══ Record extracts

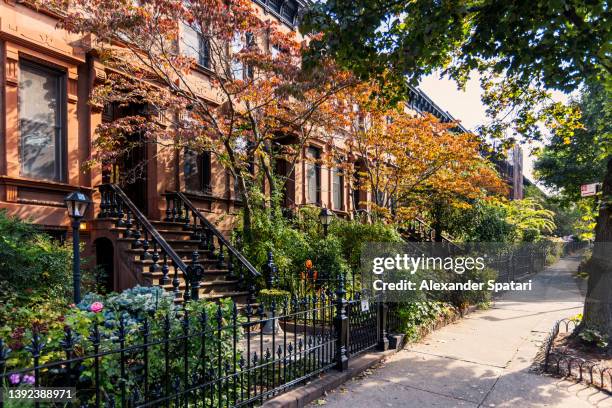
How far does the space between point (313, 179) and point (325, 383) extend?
11.5 metres

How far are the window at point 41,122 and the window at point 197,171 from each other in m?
3.31

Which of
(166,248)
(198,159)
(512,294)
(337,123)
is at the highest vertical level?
(337,123)

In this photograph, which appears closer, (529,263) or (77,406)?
(77,406)

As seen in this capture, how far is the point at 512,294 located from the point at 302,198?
25.3 ft

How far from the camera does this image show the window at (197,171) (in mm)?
11625

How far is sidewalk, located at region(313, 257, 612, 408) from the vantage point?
514 cm

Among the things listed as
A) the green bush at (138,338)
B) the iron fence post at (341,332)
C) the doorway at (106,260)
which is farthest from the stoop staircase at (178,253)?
the green bush at (138,338)

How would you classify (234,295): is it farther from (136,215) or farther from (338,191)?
(338,191)

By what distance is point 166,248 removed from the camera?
8.13 meters

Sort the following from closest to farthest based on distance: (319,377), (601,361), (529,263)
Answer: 1. (319,377)
2. (601,361)
3. (529,263)

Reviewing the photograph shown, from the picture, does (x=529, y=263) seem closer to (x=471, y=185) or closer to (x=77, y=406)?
(x=471, y=185)

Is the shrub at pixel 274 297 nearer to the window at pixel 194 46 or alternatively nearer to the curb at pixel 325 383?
the curb at pixel 325 383

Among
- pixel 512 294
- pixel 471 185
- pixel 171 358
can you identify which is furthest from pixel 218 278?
pixel 512 294

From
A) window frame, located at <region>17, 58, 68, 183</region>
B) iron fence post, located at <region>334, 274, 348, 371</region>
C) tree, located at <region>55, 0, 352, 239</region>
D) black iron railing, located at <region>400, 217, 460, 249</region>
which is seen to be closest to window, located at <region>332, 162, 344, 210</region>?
black iron railing, located at <region>400, 217, 460, 249</region>
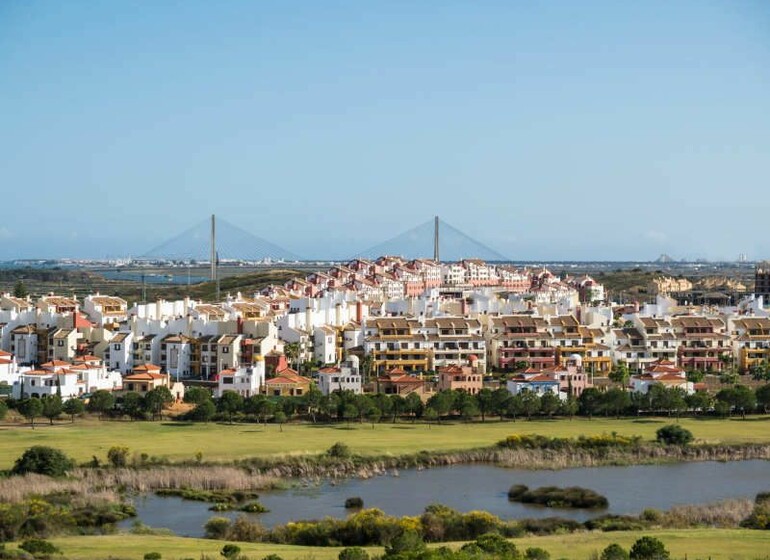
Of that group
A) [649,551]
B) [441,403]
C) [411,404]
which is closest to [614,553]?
[649,551]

════

Brief: Output every line from the one containing "How far are" through the end of the material as a JSON array of strings, one string per line, with blank lines omitted. Exclude the pictures from the array.

Response:
[
  "How far are the window at point 41,122 and the window at point 197,171 from each other in m?",
  "3.31",
  "Which of",
  "(166,248)",
  "(198,159)",
  "(512,294)",
  "(337,123)",
  "is at the highest vertical level?",
  "(337,123)",
  "In this photograph, which appears closer, (529,263) or (77,406)?",
  "(77,406)",
  "As seen in this capture, how far is the point at 512,294 located from the point at 302,198?",
  "25.3 ft",
  "How far from the camera does this image show the window at (197,171) (in mm)?",
  "11625",
  "How far is sidewalk, located at region(313, 257, 612, 408) from the vantage point?",
  "514 cm",
  "Among the things listed as",
  "A) the green bush at (138,338)",
  "B) the iron fence post at (341,332)",
  "C) the doorway at (106,260)",
  "which is farthest from the stoop staircase at (178,253)?",
  "the green bush at (138,338)",
  "How would you classify (234,295): is it farther from (136,215) or farther from (338,191)?",
  "(338,191)",
  "By what distance is point 166,248 removed from the camera?",
  "8.13 meters",
  "Sort the following from closest to farthest based on distance: (319,377), (601,361), (529,263)",
  "Answer: 1. (319,377)",
  "2. (601,361)",
  "3. (529,263)",
  "Reviewing the photograph shown, from the picture, does (x=529, y=263) seem closer to (x=471, y=185) or closer to (x=77, y=406)?",
  "(x=471, y=185)",
  "Is the shrub at pixel 274 297 nearer to the window at pixel 194 46 or alternatively nearer to the curb at pixel 325 383?",
  "the curb at pixel 325 383",
  "Among",
  "- pixel 512 294",
  "- pixel 471 185",
  "- pixel 171 358",
  "can you identify which is furthest from pixel 218 278?",
  "pixel 512 294",
  "From",
  "A) window frame, located at <region>17, 58, 68, 183</region>",
  "B) iron fence post, located at <region>334, 274, 348, 371</region>",
  "C) tree, located at <region>55, 0, 352, 239</region>",
  "D) black iron railing, located at <region>400, 217, 460, 249</region>",
  "which is seen to be closest to window, located at <region>332, 162, 344, 210</region>?",
  "black iron railing, located at <region>400, 217, 460, 249</region>",
  "Of that group",
  "A) [649,551]",
  "B) [441,403]",
  "C) [411,404]",
  "which is closest to [614,553]?",
  "[649,551]"
]